Tess was taking the brunt of this. The roof apron was grinding into her hips.
“Tess, here we go. I’m going to lift my body. You need to slither backward. Every inch is a win. You can do it.” He bent his arm to give her limbs the slack it needed for her to move.
If the school popped and slammed the way it had been, and she was between joints, she could easily break her arm.
Losing her limb capacity could be the difference between surviving or not. It was up to him to keep the weight off her so she was safe. “Keep going, Tess. Get the edge at the crook of your elbow.”
“Oh, yes, that’s right.” Once she was there, Levi wished he could reach for the child and fling him up onto the roof. But his grip and body position wouldn’t allow it.

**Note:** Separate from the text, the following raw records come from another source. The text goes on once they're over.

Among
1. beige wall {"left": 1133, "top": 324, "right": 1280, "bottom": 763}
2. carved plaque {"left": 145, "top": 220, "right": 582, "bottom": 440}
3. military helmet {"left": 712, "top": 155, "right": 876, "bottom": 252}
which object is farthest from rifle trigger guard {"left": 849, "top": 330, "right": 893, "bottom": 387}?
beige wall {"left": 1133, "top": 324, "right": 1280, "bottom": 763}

“Okay, Tess, on the count of three, you’re going to move to get your hand on this side of the apron. One. Two. Three.” He lifted his weight onto his toes into a plank. One hand on the apron, the other lifting the rescue.
“I can’t. I … my body won’t move that way. You’re still too heavy.” But then she yelled her surprise. Levi felt her sliding toward the center of the roof.
Glancing over his shoulder to make sure the new angle of the school wasn’t making Tess slide over the other side, he saw that the children had Tess by the legs and were heaving her backward, their bare heels pressing into the gravel as they scrambled.
The child in the water hugged the empty bottles to himself. It was his one possible lifeline should the grips of strangers fail him.
As Tess slid to the center, Levi dragged Mojo over the edge, the rope still tight in his teeth. “Hold Mojo, good boy! Good boy! Hold!” Levi released Mojo’s handle, reached for the child’s elbow, and flung the boy back onto the roof.
Still clinging to the jug handles, the child scrambled into the circle, where the other students surrounded him protectively, petting and patting him to calm his nerves, his eyes wide and unblinking.
Levi looked over to see blood flowing from the grazes on Tess’s legs. There was no point in first aid. Everything was wet.
For the moment, though, the rain had stopped.
Would it hold?
There was nothing else to prepare. There was no action to take other than to keep an eye out for some possible point of safety up ahead.
So far, miraculously, they’d stayed afloat.
Levi had been on boats that hadn’t traveled as fast as this schoolhouse had.
Tess’s assessment at the very beginning was accurate. The cement that was sealed with paint might be what allowed this structure to be so buoyant. But in short order, the unpainted cement would absorb too much water, and it would sink.
With nothing else to do to secure the roof, this was the part of the fight that Levi always hated—hunkering down.
That was when his life didn’t exactly flash before his eyes, but it was certainly a time for introspection. Possibly even some self-condemnation. If this was the end of his life, had he spent his time wisely? Was he doing what he could to add something good to the world?
On the battlefield, those questions centered around Tess.
Levi beat himself bloody, trying to figure out what he might have done that would drive Tess into Abraham’s arms.
And now, after last night, he had closure. They were able to love each other again.
It had felt like a miracle to have her in his life again.
But then today happened.
And though this was a reprieve of sorts, they hadn’t survived the day yet.